CHALLENGE:
Reproduce the lines from the one containing "Examining the photograph" through the last line, inclusive, changing every "nearest" to "closest" and leaving everything else unchanged.

MATERIALS PROVIDED:
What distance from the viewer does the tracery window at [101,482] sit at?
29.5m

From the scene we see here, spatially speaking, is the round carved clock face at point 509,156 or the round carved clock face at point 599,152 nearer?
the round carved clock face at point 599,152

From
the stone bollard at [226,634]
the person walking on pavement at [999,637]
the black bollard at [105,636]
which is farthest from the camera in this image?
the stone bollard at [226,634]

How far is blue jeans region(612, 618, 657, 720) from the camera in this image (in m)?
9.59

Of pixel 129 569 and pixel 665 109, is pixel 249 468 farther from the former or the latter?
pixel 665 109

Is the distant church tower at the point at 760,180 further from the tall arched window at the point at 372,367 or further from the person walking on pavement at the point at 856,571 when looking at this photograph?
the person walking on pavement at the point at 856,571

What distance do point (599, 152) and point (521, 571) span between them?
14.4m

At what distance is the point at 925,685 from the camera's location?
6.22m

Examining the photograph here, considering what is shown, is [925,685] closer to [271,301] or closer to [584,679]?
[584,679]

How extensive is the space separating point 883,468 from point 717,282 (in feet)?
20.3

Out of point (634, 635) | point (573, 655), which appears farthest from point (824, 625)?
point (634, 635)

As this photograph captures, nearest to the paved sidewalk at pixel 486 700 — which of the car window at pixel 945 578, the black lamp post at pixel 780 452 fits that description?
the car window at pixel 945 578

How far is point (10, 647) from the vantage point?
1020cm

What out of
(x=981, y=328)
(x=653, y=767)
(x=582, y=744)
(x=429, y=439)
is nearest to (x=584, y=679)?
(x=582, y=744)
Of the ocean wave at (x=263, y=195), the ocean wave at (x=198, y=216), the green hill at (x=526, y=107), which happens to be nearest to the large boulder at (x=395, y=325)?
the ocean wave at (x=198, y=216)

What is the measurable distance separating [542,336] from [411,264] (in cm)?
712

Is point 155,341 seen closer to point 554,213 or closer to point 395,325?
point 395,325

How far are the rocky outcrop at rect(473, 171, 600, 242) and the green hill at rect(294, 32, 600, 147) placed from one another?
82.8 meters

WRITTEN ANSWER:
Examining the photograph here, considering what is shown, is [925,685] closer to [271,301] or closer to [584,679]?
[584,679]

How extensive is the space separating point 883,468 from point 717,282 (in feet)?
20.3

Out of point (634, 635) | point (573, 655), which appears farthest from point (824, 625)?
point (634, 635)

As this photograph captures, closest to the paved sidewalk at pixel 486 700 — which of the car window at pixel 945 578, the black lamp post at pixel 780 452 fits that description?
the car window at pixel 945 578

How far is point (10, 647) from the vantage point?
1020cm

What out of
(x=981, y=328)
(x=653, y=767)
(x=582, y=744)
(x=429, y=439)
is closest to (x=584, y=679)?
(x=582, y=744)
Of the ocean wave at (x=263, y=195), the ocean wave at (x=198, y=216), the green hill at (x=526, y=107), which happens to be closest to the large boulder at (x=395, y=325)?
the ocean wave at (x=198, y=216)

What is the measurable distance separating [542,336] from [411,264] (in cm)?
712

Is point 155,341 seen closer to point 554,213 or closer to point 395,325?
point 395,325

How far are the rocky outcrop at rect(473, 171, 600, 242) and the green hill at rect(294, 32, 600, 147) placed from one another?
82.8 meters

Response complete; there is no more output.